DATA ROWS:
--- --- ---
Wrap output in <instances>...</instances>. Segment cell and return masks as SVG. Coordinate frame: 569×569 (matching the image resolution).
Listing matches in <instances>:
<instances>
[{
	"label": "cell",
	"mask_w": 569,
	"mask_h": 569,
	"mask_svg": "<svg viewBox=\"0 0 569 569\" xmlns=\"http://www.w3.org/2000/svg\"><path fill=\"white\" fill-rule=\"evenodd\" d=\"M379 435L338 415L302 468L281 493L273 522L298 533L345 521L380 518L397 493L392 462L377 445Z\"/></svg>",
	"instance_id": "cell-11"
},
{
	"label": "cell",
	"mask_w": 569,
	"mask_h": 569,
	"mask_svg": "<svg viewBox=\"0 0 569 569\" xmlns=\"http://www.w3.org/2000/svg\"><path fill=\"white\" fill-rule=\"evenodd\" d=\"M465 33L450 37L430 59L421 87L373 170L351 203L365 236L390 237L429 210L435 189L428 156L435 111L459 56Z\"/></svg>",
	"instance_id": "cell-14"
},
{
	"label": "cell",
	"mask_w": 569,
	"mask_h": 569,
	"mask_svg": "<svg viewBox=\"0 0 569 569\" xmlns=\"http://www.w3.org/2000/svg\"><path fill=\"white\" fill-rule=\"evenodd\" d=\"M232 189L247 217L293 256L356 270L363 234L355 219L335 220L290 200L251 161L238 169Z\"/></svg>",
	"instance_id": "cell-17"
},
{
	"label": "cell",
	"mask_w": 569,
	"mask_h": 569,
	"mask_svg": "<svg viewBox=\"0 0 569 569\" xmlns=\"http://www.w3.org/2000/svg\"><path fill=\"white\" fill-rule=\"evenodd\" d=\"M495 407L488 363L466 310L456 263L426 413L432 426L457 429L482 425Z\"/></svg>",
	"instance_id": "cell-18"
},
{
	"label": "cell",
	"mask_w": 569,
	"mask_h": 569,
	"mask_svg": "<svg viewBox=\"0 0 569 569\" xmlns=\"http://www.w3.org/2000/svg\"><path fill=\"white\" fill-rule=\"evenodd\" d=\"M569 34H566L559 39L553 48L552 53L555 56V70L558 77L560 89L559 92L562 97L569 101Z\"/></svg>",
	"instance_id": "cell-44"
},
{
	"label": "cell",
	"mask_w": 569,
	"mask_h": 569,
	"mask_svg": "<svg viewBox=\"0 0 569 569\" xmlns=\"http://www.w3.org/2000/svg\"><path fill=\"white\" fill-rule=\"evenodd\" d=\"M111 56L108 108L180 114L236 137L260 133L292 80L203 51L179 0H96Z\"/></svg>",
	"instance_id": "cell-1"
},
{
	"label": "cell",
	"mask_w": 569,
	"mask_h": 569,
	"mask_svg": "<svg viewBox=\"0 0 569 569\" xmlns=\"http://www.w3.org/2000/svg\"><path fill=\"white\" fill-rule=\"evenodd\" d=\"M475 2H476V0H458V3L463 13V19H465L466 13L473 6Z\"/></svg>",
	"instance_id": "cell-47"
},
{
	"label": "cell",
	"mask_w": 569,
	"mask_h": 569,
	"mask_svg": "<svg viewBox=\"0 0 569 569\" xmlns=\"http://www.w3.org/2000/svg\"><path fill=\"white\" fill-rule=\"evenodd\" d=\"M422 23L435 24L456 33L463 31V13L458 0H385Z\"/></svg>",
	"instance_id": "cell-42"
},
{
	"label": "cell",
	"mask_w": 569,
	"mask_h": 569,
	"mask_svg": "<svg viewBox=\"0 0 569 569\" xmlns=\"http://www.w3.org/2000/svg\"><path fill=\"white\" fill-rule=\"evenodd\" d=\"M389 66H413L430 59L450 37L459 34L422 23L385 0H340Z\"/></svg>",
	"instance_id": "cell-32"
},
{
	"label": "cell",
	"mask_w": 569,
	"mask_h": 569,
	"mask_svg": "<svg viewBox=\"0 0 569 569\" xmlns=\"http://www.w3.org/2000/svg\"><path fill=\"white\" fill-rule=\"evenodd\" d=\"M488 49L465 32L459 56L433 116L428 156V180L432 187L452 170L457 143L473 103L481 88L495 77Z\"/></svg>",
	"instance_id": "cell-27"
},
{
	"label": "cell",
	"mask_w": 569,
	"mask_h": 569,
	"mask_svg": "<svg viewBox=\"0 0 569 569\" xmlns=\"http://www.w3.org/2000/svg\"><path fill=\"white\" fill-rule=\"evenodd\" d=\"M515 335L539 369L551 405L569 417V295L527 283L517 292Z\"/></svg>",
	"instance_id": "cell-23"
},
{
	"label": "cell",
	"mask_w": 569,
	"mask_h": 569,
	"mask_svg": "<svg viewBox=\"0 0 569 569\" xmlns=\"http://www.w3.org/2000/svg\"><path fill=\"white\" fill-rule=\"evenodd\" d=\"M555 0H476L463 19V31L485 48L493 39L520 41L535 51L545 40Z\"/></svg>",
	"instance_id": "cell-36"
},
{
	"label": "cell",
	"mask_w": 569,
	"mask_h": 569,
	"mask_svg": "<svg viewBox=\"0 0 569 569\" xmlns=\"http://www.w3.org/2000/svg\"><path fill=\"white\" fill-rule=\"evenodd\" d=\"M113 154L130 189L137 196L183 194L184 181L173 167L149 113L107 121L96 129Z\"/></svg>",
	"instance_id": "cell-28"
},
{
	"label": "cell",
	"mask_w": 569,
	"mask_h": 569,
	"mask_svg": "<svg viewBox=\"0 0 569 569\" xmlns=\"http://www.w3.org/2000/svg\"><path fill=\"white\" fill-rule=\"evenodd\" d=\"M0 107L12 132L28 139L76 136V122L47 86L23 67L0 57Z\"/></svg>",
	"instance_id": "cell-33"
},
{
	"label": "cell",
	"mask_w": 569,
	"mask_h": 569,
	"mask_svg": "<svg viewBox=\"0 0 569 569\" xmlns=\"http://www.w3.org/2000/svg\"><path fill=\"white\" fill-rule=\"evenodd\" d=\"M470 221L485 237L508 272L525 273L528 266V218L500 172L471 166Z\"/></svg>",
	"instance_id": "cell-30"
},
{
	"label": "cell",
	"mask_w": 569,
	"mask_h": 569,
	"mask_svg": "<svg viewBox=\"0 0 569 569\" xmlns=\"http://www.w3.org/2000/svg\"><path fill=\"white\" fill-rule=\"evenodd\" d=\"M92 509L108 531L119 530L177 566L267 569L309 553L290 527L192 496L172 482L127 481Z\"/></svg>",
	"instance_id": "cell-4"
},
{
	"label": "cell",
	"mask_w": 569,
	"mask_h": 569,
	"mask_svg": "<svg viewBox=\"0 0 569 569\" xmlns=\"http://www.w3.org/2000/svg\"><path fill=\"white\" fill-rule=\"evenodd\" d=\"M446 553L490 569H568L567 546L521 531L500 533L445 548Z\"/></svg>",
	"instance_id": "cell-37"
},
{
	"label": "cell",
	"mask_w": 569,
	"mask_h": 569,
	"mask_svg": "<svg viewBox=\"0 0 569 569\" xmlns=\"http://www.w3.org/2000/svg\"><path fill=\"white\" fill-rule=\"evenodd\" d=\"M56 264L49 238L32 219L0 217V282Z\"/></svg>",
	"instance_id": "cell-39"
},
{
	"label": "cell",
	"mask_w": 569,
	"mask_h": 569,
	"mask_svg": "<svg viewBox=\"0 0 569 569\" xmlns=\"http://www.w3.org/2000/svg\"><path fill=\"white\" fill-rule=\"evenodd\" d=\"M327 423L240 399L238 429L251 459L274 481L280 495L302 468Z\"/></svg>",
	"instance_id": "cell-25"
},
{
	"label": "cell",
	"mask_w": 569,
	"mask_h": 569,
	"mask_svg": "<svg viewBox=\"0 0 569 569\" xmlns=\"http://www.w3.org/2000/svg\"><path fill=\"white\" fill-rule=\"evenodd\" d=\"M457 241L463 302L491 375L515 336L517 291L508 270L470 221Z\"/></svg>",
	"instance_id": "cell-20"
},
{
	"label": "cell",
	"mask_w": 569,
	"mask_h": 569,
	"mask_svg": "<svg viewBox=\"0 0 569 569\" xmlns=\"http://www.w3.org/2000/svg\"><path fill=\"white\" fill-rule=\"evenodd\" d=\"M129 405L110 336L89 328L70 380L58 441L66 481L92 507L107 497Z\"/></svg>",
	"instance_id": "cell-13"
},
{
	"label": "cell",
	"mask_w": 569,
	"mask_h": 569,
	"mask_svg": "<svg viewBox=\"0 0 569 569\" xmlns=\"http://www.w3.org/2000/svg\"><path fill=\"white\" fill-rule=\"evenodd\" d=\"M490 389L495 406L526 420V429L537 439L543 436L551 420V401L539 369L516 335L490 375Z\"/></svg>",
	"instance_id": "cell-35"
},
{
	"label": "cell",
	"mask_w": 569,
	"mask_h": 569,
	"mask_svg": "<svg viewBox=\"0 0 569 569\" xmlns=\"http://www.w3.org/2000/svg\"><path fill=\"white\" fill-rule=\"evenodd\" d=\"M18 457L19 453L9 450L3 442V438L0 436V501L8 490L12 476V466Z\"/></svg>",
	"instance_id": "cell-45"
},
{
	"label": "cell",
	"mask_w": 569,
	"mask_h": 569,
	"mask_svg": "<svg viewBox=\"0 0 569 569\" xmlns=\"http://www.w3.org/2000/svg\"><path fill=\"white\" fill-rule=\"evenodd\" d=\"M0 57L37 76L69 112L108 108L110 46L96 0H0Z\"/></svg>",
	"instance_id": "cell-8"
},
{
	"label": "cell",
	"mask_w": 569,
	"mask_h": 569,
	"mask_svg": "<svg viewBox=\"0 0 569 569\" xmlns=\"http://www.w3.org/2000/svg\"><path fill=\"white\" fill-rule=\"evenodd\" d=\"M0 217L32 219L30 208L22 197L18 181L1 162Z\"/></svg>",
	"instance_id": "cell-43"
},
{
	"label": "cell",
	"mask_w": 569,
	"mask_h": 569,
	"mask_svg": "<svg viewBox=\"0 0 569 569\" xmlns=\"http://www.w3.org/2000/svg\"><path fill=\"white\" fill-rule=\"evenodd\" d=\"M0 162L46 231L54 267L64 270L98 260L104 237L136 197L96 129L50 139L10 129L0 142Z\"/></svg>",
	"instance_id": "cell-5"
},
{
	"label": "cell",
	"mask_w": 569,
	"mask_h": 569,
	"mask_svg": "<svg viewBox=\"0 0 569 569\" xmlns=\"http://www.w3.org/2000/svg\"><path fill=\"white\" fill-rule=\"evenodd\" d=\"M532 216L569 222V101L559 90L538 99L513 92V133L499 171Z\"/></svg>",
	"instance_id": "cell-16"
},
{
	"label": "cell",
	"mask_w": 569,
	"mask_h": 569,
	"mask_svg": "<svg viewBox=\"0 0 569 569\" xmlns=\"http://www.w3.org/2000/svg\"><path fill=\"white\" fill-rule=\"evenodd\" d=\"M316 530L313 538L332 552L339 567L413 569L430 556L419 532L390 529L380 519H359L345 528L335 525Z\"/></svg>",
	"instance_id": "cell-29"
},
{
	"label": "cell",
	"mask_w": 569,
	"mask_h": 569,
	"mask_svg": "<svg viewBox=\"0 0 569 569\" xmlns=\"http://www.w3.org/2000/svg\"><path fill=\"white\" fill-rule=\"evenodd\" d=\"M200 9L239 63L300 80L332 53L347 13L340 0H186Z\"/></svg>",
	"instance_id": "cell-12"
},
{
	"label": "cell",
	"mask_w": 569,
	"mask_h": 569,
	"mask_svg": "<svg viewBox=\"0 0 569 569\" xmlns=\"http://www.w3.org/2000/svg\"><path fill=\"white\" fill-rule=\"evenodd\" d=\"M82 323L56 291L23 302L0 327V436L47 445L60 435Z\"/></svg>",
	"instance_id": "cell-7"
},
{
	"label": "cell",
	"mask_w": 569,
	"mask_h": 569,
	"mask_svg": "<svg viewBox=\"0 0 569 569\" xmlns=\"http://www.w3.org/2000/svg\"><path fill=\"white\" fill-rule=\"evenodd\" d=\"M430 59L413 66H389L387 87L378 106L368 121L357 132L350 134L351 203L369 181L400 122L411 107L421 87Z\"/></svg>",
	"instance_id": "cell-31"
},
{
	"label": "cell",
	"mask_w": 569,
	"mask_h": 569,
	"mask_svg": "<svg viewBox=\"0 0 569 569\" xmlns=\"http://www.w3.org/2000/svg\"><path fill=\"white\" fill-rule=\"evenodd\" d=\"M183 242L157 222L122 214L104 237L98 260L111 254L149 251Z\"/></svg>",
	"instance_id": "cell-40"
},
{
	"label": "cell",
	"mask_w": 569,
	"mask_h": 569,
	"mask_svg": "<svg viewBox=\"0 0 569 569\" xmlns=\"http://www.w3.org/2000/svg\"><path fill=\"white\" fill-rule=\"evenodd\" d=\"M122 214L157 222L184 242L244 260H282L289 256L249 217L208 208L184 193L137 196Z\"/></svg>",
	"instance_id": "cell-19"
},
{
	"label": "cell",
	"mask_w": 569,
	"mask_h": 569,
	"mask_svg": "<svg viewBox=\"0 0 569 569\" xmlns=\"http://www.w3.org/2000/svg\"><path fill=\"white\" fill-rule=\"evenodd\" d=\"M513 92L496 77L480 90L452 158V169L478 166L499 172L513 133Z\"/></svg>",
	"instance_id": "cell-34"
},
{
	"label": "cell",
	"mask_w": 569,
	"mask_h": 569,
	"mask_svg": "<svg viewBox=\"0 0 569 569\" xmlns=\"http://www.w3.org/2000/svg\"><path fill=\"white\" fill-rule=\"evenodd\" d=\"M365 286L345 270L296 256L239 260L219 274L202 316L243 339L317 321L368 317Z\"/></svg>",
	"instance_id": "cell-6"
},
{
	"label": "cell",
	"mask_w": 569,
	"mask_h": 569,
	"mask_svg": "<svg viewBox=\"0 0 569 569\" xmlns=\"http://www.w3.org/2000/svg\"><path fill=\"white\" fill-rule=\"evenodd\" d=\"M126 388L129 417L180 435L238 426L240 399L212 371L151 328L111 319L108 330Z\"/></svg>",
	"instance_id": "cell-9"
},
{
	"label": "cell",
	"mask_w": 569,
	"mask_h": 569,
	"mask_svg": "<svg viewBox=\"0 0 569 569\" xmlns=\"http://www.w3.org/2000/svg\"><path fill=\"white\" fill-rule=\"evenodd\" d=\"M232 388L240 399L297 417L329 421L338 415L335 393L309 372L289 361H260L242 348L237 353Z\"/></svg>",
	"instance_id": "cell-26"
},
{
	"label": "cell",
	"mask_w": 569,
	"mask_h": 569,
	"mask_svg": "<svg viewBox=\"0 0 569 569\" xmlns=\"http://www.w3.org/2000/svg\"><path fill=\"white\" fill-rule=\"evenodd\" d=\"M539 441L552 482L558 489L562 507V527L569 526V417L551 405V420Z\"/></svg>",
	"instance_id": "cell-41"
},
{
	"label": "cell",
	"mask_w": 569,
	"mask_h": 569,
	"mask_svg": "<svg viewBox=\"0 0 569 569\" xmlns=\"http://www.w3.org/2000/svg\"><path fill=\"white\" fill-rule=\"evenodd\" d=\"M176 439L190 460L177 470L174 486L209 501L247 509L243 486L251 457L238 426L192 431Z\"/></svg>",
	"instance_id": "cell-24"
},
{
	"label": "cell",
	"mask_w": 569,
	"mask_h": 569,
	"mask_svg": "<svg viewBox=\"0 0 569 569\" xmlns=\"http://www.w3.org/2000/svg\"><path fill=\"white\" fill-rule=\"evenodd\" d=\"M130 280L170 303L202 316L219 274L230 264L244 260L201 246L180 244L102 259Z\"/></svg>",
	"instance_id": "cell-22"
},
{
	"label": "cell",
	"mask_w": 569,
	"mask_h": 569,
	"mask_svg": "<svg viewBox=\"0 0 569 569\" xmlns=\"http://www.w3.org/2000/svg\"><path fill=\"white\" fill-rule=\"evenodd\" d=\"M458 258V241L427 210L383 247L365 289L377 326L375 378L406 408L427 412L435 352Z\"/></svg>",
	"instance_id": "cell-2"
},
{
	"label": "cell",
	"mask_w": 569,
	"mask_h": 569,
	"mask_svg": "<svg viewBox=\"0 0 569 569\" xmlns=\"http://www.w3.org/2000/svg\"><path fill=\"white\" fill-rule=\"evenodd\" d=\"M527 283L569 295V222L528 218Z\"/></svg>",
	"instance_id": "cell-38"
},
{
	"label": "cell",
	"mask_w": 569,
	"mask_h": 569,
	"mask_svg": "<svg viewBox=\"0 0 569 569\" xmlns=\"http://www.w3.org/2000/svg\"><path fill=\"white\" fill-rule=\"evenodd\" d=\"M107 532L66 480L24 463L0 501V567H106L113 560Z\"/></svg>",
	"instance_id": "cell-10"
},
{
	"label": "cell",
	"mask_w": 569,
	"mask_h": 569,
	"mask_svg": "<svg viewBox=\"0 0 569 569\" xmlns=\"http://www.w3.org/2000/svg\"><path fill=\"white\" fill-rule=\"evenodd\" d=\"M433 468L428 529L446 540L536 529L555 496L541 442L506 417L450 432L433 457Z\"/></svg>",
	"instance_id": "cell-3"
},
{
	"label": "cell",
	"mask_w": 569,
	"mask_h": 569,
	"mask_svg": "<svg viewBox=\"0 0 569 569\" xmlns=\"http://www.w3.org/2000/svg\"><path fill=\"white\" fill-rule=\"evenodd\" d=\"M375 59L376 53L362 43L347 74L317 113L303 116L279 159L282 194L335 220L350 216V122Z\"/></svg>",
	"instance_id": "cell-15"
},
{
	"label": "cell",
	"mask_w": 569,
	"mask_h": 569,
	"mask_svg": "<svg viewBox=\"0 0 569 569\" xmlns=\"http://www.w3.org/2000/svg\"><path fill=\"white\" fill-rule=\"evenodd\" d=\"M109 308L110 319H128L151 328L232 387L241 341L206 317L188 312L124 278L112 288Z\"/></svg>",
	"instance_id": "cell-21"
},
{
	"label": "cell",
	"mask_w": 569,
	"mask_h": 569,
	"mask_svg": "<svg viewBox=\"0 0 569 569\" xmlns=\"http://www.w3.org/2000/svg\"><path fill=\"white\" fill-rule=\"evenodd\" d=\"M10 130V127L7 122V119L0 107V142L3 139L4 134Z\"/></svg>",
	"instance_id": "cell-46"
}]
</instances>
--- --- ---
WORK TO BE COMPLETED: Please turn the lines from the first one through the line containing "33L450 37L430 59L421", including that line, into a numbered list, leaving out any blank lines.

REPLY TO THE EXERCISE:
1. Wrap output in <instances>...</instances>. Segment cell and return masks as SVG. Coordinate frame: 569×569 (matching the image resolution).
2. Listing matches in <instances>:
3. <instances>
4. [{
5. 	"label": "cell",
6. 	"mask_w": 569,
7. 	"mask_h": 569,
8. 	"mask_svg": "<svg viewBox=\"0 0 569 569\" xmlns=\"http://www.w3.org/2000/svg\"><path fill=\"white\" fill-rule=\"evenodd\" d=\"M379 435L338 415L302 468L281 493L273 522L298 533L345 521L380 518L397 493L392 462L377 445Z\"/></svg>",
9. 	"instance_id": "cell-11"
10. },
11. {
12. 	"label": "cell",
13. 	"mask_w": 569,
14. 	"mask_h": 569,
15. 	"mask_svg": "<svg viewBox=\"0 0 569 569\" xmlns=\"http://www.w3.org/2000/svg\"><path fill=\"white\" fill-rule=\"evenodd\" d=\"M465 33L450 37L430 59L421 87L373 170L351 203L365 236L390 237L429 210L435 189L428 156L435 111L459 56Z\"/></svg>",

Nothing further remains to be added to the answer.